Im welchem Umfang Mittelständler IT outsourcen ist individuell verschieden: „Die wenigsten lagern die EDV komplett aus“, sagt Michael Illig, Geschäftsführer des Systemhauses Bükotec IT-Solutions. Vor allem im Support-Bereich gebe es jedoch kaum noch ein Unternehmen, das ohne externe Dienstleister auskomme. Viele nutzten einen sogenannten First-Level-Support, bei dem es einen IT-Ansprechpartner im Unternehmen gibt, die Problembehebung aber vom Systemhaus übernommen wird. „Arbeit und Risiko werden so nach außen verlagert“, erklärt Illig. „Wenn ein System ausfällt, kann man eine andere Firma dafür regresspflichtig machen.“
Auch auf technischer Seite sind die Möglichkeiten, um EDV aus dem eigenen Unternehmen auszulagern, heute so vielfältig wie nie. Neben dem klassischem Outsourcing von eigener Hardware in externe Rechenzentren ist Cloud-Computing, also die Nutzung von Infrastruktur und Software via Internetzugriff aus der Wolke, auch im Mittelstand auf dem Vormarsch.

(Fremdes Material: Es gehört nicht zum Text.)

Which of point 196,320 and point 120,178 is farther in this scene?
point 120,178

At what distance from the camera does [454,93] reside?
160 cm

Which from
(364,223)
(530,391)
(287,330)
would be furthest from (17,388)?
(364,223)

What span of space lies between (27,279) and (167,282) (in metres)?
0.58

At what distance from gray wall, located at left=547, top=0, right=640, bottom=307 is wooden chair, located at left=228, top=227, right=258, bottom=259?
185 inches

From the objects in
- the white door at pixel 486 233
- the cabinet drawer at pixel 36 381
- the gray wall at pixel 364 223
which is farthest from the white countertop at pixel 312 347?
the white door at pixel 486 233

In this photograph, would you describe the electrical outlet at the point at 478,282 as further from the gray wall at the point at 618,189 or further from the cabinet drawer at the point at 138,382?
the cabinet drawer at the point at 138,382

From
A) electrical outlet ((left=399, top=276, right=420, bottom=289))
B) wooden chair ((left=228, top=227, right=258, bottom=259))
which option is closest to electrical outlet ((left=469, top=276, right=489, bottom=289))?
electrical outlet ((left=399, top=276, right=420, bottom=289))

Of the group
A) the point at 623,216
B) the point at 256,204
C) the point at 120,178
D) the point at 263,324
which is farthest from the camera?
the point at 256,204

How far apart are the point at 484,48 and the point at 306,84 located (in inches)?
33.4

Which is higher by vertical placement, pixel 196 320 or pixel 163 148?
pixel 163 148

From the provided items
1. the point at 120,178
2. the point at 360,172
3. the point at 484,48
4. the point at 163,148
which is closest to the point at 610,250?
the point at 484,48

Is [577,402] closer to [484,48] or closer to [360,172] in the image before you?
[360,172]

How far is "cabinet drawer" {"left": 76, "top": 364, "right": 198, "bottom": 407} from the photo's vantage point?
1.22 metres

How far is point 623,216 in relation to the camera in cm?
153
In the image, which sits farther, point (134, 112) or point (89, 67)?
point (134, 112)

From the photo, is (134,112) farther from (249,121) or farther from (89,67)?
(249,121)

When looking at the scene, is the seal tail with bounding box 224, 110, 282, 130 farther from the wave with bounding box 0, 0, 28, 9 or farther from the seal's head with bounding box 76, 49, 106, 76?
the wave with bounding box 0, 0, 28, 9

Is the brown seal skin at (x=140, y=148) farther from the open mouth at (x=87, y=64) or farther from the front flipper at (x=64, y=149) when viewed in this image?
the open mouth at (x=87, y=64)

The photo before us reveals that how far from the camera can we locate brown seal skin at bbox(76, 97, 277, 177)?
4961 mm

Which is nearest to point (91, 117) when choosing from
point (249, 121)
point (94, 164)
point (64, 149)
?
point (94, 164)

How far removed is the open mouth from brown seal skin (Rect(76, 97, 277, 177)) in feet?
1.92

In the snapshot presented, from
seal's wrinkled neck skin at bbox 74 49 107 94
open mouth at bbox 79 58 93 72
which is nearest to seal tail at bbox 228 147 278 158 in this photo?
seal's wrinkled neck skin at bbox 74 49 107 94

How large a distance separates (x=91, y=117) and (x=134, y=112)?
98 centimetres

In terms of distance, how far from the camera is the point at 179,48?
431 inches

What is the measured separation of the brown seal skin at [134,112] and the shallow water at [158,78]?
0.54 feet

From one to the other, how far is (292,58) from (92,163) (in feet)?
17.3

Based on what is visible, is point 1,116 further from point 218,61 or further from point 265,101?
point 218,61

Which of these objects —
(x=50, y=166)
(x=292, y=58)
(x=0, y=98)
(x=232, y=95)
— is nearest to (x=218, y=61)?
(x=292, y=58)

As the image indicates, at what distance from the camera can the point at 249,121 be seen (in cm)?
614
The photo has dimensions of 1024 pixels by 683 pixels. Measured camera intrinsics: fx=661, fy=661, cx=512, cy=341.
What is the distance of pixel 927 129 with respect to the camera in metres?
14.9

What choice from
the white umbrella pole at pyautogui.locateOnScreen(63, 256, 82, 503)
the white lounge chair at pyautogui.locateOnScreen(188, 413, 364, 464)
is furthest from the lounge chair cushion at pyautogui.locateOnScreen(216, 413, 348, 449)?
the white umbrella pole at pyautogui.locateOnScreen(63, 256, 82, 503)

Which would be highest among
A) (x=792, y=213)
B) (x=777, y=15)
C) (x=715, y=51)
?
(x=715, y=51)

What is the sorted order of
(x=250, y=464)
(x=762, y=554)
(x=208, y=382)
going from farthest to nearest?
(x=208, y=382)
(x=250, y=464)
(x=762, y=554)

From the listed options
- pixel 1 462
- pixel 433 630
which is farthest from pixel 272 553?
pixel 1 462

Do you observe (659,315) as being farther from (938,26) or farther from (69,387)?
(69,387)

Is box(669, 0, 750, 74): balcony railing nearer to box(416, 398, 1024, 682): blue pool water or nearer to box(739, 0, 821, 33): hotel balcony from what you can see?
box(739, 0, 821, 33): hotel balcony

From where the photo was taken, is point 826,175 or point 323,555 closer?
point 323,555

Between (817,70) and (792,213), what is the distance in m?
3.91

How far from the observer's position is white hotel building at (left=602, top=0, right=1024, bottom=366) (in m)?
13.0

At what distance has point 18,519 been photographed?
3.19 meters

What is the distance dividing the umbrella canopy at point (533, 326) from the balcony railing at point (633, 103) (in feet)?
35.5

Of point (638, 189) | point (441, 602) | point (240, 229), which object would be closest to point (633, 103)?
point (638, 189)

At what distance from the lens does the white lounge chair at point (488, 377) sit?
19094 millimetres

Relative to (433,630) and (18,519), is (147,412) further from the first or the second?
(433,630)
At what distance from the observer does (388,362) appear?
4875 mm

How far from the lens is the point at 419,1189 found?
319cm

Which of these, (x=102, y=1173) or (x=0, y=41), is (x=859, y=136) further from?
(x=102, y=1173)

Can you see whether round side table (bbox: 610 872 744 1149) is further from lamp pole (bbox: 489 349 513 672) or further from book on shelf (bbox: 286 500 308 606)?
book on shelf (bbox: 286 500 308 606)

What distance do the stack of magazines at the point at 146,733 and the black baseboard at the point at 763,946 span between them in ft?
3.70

Doch Wolke ist nicht gleich Wolke: So gibt es die Public Cloud, bei der Nutzer Infrastruktur wie Software oder Datenspeicher bedarfsabhängig mieten und per Internet darauf zugreifen – und wenig bis keine Informationen darüber haben, wo ihre Daten liegen und mit wem sie sich die Hardware teilen. Diese Nachteile entfallen bei klar abgegrenzten Private Clouds oder Hybriden Clouds, bei denen sich ein Netzwerk von Unternehmen einer Branche, etwa Krankenhäuser, eine bestimmte Cloud-Infrastruktur teilt.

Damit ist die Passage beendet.